Recorded data
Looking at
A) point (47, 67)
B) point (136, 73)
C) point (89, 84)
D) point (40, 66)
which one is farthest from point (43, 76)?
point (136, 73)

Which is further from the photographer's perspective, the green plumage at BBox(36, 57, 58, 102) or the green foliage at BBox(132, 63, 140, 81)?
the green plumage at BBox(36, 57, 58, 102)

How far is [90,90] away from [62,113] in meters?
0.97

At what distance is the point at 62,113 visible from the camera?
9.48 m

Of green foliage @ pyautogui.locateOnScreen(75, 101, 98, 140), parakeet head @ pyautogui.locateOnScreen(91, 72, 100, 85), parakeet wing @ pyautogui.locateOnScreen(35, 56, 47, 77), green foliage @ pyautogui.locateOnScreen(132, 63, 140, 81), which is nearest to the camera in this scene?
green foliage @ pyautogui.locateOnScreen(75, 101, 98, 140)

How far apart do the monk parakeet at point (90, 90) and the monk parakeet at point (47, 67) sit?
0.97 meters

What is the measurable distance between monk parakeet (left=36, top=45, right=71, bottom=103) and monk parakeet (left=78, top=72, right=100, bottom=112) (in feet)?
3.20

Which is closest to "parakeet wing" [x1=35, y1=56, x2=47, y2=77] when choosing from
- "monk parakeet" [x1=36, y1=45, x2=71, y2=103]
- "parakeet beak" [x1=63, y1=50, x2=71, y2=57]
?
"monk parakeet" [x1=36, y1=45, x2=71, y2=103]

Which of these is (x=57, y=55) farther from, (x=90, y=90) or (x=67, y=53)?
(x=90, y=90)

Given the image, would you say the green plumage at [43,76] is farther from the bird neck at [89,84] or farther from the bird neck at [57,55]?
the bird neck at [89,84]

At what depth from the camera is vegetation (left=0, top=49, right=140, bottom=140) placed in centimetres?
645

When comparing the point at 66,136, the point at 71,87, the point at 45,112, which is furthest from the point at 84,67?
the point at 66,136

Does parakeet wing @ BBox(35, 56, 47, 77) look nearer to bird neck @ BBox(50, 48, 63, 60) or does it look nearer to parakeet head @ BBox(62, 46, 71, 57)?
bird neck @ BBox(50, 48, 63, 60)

- Exercise description
Copy out every line of the data above without changing anything.

- Exercise result
Looking at
A) point (47, 67)
B) point (136, 73)
C) point (89, 84)
D) point (40, 66)
which one is farthest from point (43, 76)?
point (136, 73)

Which is further from the photographer's perspective, the green plumage at BBox(36, 57, 58, 102) or the green foliage at BBox(132, 63, 140, 81)?
the green plumage at BBox(36, 57, 58, 102)

How far is [90,90] away from [62,113] in meters?
0.97

At what distance is the point at 62,113 visible from the camera?
9.48 m

Of green foliage @ pyautogui.locateOnScreen(75, 101, 98, 140), parakeet head @ pyautogui.locateOnScreen(91, 72, 100, 85), parakeet wing @ pyautogui.locateOnScreen(35, 56, 47, 77), green foliage @ pyautogui.locateOnScreen(132, 63, 140, 81), which is nearest to the camera in this scene?
green foliage @ pyautogui.locateOnScreen(75, 101, 98, 140)

How far apart do the monk parakeet at point (90, 90) and the monk parakeet at point (47, 67) sit?
0.97 meters

What is the measurable distance between monk parakeet (left=36, top=45, right=71, bottom=103) and monk parakeet (left=78, top=72, right=100, bottom=112) (in feet)?
3.20

Which is closest to "parakeet wing" [x1=35, y1=56, x2=47, y2=77] when choosing from
- "monk parakeet" [x1=36, y1=45, x2=71, y2=103]
- "parakeet beak" [x1=63, y1=50, x2=71, y2=57]
?
"monk parakeet" [x1=36, y1=45, x2=71, y2=103]

Which of these is (x=57, y=55) farther from, (x=90, y=90) or (x=67, y=53)?
(x=90, y=90)

Given the image, would you say the green plumage at [43,76] is farther from the bird neck at [89,84] or farther from the bird neck at [57,55]?
the bird neck at [89,84]

At what depth from the camera is vegetation (left=0, top=49, right=140, bottom=140) placed in centimetres?
645

When comparing the point at 66,136, the point at 71,87, the point at 45,112, which is furthest from the point at 84,67?
the point at 66,136

Does parakeet wing @ BBox(35, 56, 47, 77) look nearer to bird neck @ BBox(50, 48, 63, 60) or does it look nearer to parakeet head @ BBox(62, 46, 71, 57)?
bird neck @ BBox(50, 48, 63, 60)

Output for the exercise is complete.